Probably, because most Collection use is with Array and Dictionary, but my point was that these are the exact same cases where you can reasonably call the methods directly currently, so we're discussing whether to require .materialize for other cases. I would say what you're asking here is if the documentation about an algorithm requiring O(n) time should be moved into the type system. To me this is still “just” documentation, because it isn't really possible to model and enforce in the type system, e.g. are the results of a prefix(while:) call on an infinite collection materializable?

Relatedly, exponential time (or polynomial time with large exponent) algorithms have similar issues. They can be written generically on Collection but can't practically be called even for a modestly-sized Array, so MaterializableCollection doesn't help here. And then there are algorithms with impractical space requirements to consider too. Without very heroic measures in the type system (that I know nothing about), the judgement on whether an algorithm will complete in a reasonable amount of time and use a reasonable amount of memory is always going to be a judgement call that depends on context. So, to reiterate my previous question, is this error dangerous enough that the documentation benefits are worthwhile?

anandabits · May 9, 2018, 2:46pm

Not generally. If you have specific knowledge about the contents of the collection and the predicate you're using you may know that it is in a specific case. And you could of course roll the dice and hope for the best. Therefore this algorithm would move to MaterializableCollection and would only be available on infinite collections via the .materializable view.

Quoting from the pitch, here is the general plan:

If you are interested in seeing how each algorithm would be handled I can post the results of the detailed analysis I did. I omitted that from the pitch in order to keep it focused on the conceptual changes.

I'm going to generalize the question slightly to ask whether it is beneficial to encode efficiency requirements in the type system. Clearly the answer is yes in some cases or we would not have RandomAccessCollection. We could replace this protocol with documentation on algorithms that specifies how the complexity of the algorithm degrades when index movement is O(n) instead of O(1) but we don't, and for very good reasons.

The most significant difference I see is that a collection either meets the efficiency requirements of RandomAccessCollection or it does not.
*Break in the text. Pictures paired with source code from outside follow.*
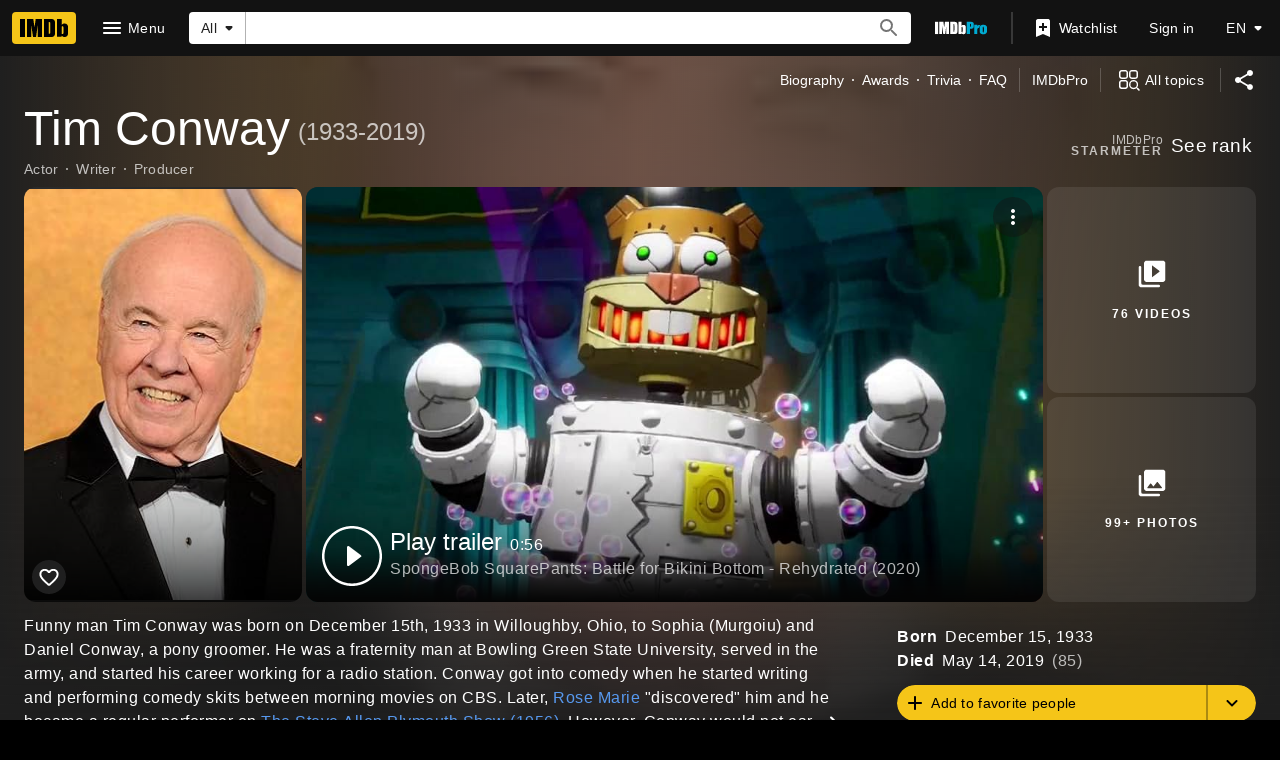

--- FILE ---
content_type: text/html; charset=UTF-8
request_url: https://www.imdb.com/name/nm0176792/
body_size: 2222
content:
<!DOCTYPE html>
<html lang="en">
<head>
    <meta charset="utf-8">
    <meta name="viewport" content="width=device-width, initial-scale=1">
    <title></title>
    <style>
        body {
            font-family: "Arial";
        }
    </style>
    <script type="text/javascript">
    window.awsWafCookieDomainList = [];
    window.gokuProps = {
"key":"AQIDAHjcYu/GjX+QlghicBgQ/7bFaQZ+m5FKCMDnO+vTbNg96AH8rhIMJ+z/0ZlnwNGCUsFTAAAAfjB8BgkqhkiG9w0BBwagbzBtAgEAMGgGCSqGSIb3DQEHATAeBglghkgBZQMEAS4wEQQM0xF1depSHZO07bzbAgEQgDtkDWjfu/iA1FFovrm1DbICsUAV04yfVyp7MT61DYp7EWM6jDnLUg9RkBp27QieKrX3EpH4gWzcP8WQoA==",
          "iv":"D549xAFGlQAAAZaA",
          "context":"3wf5CftNqi531pKnN2BEU6n2ev3NJ2sw9ECSWVOcZOlsLsN1737/qNdd9j1/yUoM6s4ZzOEzaDAMBufqMkNuQppdmacSZP90D81ymI6Iw4c9YXdYpQCDLTC/aIvVK2sgrcGttf0LbAJjI5az17tC5b7l1d3FKlOnFJFgND8Lqrf52WfaJD7w7Svt2x2Jf6ctqgQfI/3ZbCE7viCZ2xrzfP2Sak9yFf+cHFCdhpfJUdzvysEIspRlfuqVqXwd2Hl//OqTjKqrKoPbKgF1u3Tn7X4R1gsUN1cH/RN63rLFa609ZLIKx2IVhg+Qf9qh+rx8pYPm3tk/xsWdH9jZqF3/86NVcZSzB3o4nC0dPFmFEtDQmXB0XlyVN8tx21AD/393eFc2Fu+QJKa6f9wqEarzJmsYIZZ47AmZG7mUAuidU92fNsVN4uEEBGcyuNJ086U/RaU8SyXMLmKMPFxclzy2JwZK0As9kJ7TnzlfTQjegwYnqR+CJTRVVjgKe3fg1D7aXi+j+5/kC2gJBOCrHNHDP/j7wvPe1GYYBfacZ1TnKO1kRoSlk1xdSOydeeCNGv20/qJqn0rciAMys2UUsg5rmLQF0TzH7o30vrJjzpsE08lOySbhK10WQFeAaKqoLCQ/EyNFTWqpHEiyVl21NOPIp/IoTW0sHo3Hhb7OnnUqXNgZWcbDkuBcRI7lAW+qCrj3JuDj9YBKh3oGPFk8abJegOjdEWF/2sPDb48bsyOr82xNyVIChprKCzdtNGf43kNgZQ=="
};
    </script>
    <script src="https://1c5c1ecf7303.a481e94e.us-east-2.token.awswaf.com/1c5c1ecf7303/e231f0619a5e/0319a8d4ae69/challenge.js"></script>
</head>
<body>
    <div id="challenge-container"></div>
    <script type="text/javascript">
        AwsWafIntegration.saveReferrer();
        AwsWafIntegration.checkForceRefresh().then((forceRefresh) => {
            if (forceRefresh) {
                AwsWafIntegration.forceRefreshToken().then(() => {
                    window.location.reload(true);
                });
            } else {
                AwsWafIntegration.getToken().then(() => {
                    window.location.reload(true);
                });
            }
        });
    </script>
    <noscript>
        <h1>JavaScript is disabled</h1>
        In order to continue, we need to verify that you're not a robot.
        This requires JavaScript. Enable JavaScript and then reload the page.
    </noscript>
</body>
</html>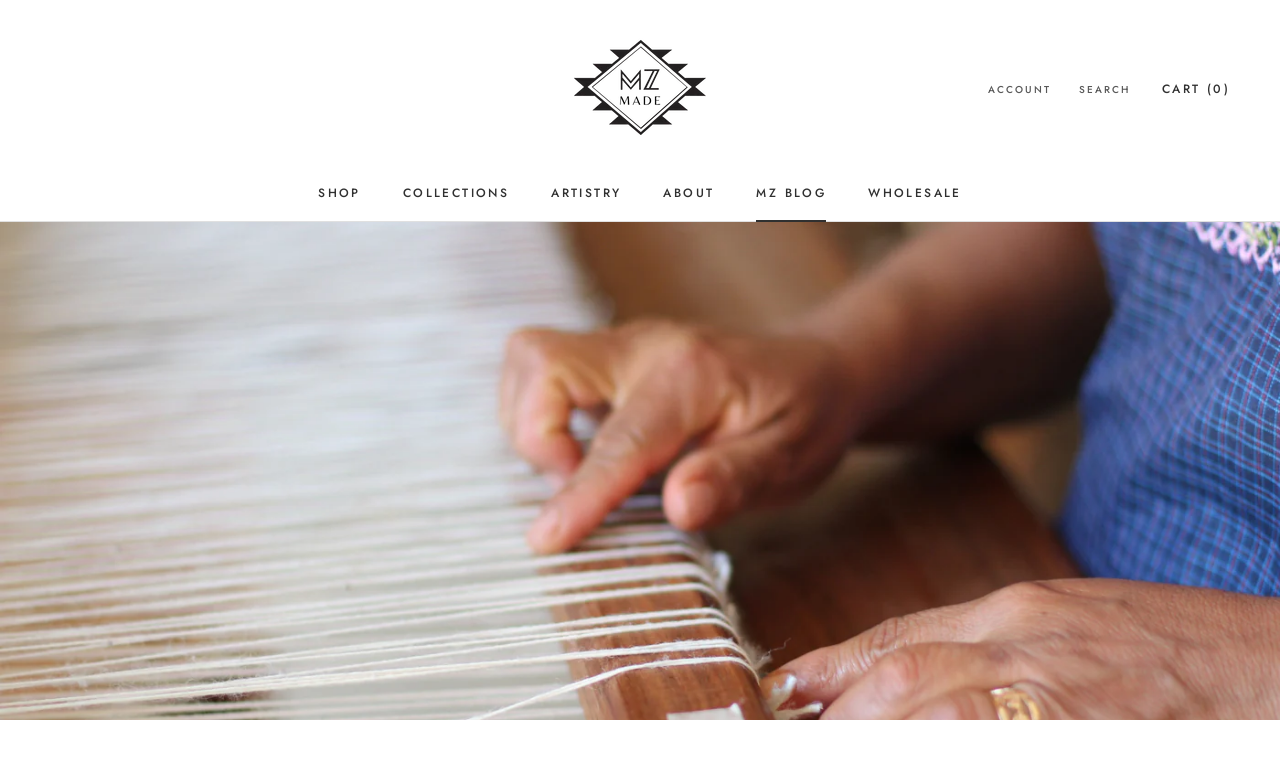

--- FILE ---
content_type: text/plain; charset=utf-8
request_url: https://sprout-app.thegoodapi.com/app/assets/cdn_key?shop_name=manos-zapotecas.myshopify.com
body_size: -546
content:
fb183315-dc5e-44f6-97d5-3cc14dfb2b1d

--- FILE ---
content_type: text/plain; charset=utf-8
request_url: https://sprout-app.thegoodapi.com/app/assets/cdn_key?shop_name=manos-zapotecas.myshopify.com
body_size: -534
content:
fb183315-dc5e-44f6-97d5-3cc14dfb2b1d

--- FILE ---
content_type: text/plain; charset=utf-8
request_url: https://sprout-app.thegoodapi.com/app/assets/cdn_key?shop_name=manos-zapotecas.myshopify.com
body_size: -544
content:
fb183315-dc5e-44f6-97d5-3cc14dfb2b1d

--- FILE ---
content_type: text/javascript
request_url: https://shopmzmade.com/cdn/shop/t/97/assets/custom.js?v=183944157590872491501695880802
body_size: -633
content:
//# sourceMappingURL=/cdn/shop/t/97/assets/custom.js.map?v=183944157590872491501695880802
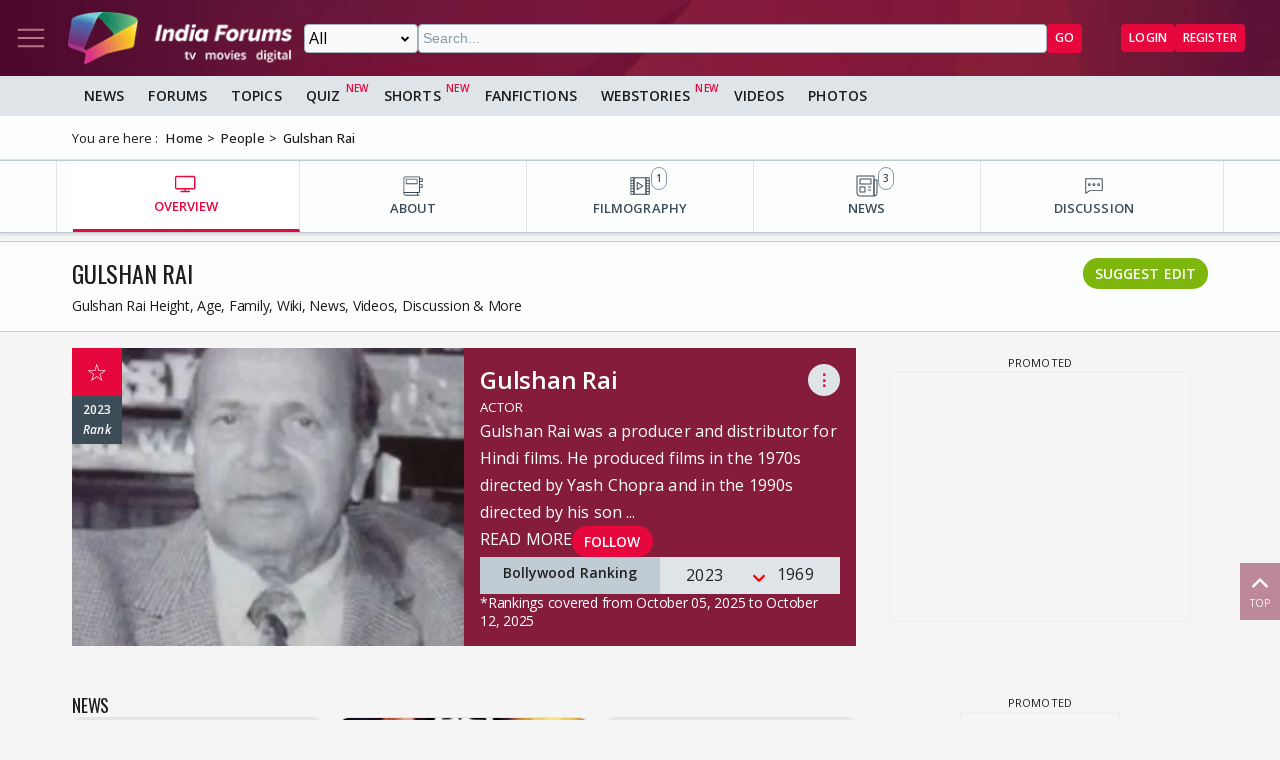

--- FILE ---
content_type: text/html; charset=utf-8
request_url: https://www.google.com/recaptcha/api2/aframe
body_size: 268
content:
<!DOCTYPE HTML><html><head><meta http-equiv="content-type" content="text/html; charset=UTF-8"></head><body><script nonce="sdJ_R0b7UnHb8WV0OBS7aQ">/** Anti-fraud and anti-abuse applications only. See google.com/recaptcha */ try{var clients={'sodar':'https://pagead2.googlesyndication.com/pagead/sodar?'};window.addEventListener("message",function(a){try{if(a.source===window.parent){var b=JSON.parse(a.data);var c=clients[b['id']];if(c){var d=document.createElement('img');d.src=c+b['params']+'&rc='+(localStorage.getItem("rc::a")?sessionStorage.getItem("rc::b"):"");window.document.body.appendChild(d);sessionStorage.setItem("rc::e",parseInt(sessionStorage.getItem("rc::e")||0)+1);localStorage.setItem("rc::h",'1769492337531');}}}catch(b){}});window.parent.postMessage("_grecaptcha_ready", "*");}catch(b){}</script></body></html>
In the case of MaterializableCollection there exist models (such as ranges) where some instances do meet the requirement and some do not (as well as a gray area in between which is highly context-dependent). Supporting these types requires some additional complexity, but along with that we gain the ability to see explicitly where a programmer judgment is being made.

Do you think encoding the efficiency requirements of RandomAccessCollection as a protocol is a good idea? If you do but remain unconvinced about MaterializableCollection what differences between them account for the difference in opinion?

Choosing what to encode (and not to encode) in a type system is always a judgement call. Many programmers still prefer dynamic languages! On balance, my opinion is that the benefits of encoding materializability are worthwhile, especially if collections are allowed to be infinite. If I felt otherwise I would not have pitched it.

jawbroken · May 9, 2018, 11:37pm

Sorry, the prefix(while:) thing was a rhetorical question, explaining why I think this is more a documentation thing than actually encoding the complexity in the type system. For many parts of the API, the type system can't help you determine if the resulting Collection is materializable or not (I did a brief non-exhaustive survey in one of the other Sequence/Collection threads).

I remain unconvinced about MaterializableCollection, versus RandomAccessCollection because of the exact difference you mention. The type system can't help much and the harm of an infinite loop seems benign, because the error is generally obvious and “local”. I don't see your question strictly as a generalisation of mine, because in cases where the type system can easily help (e.g. RandomAccessCollection) and/or the error is particularly harmful or hard to diagnose, then the tradeoff is different.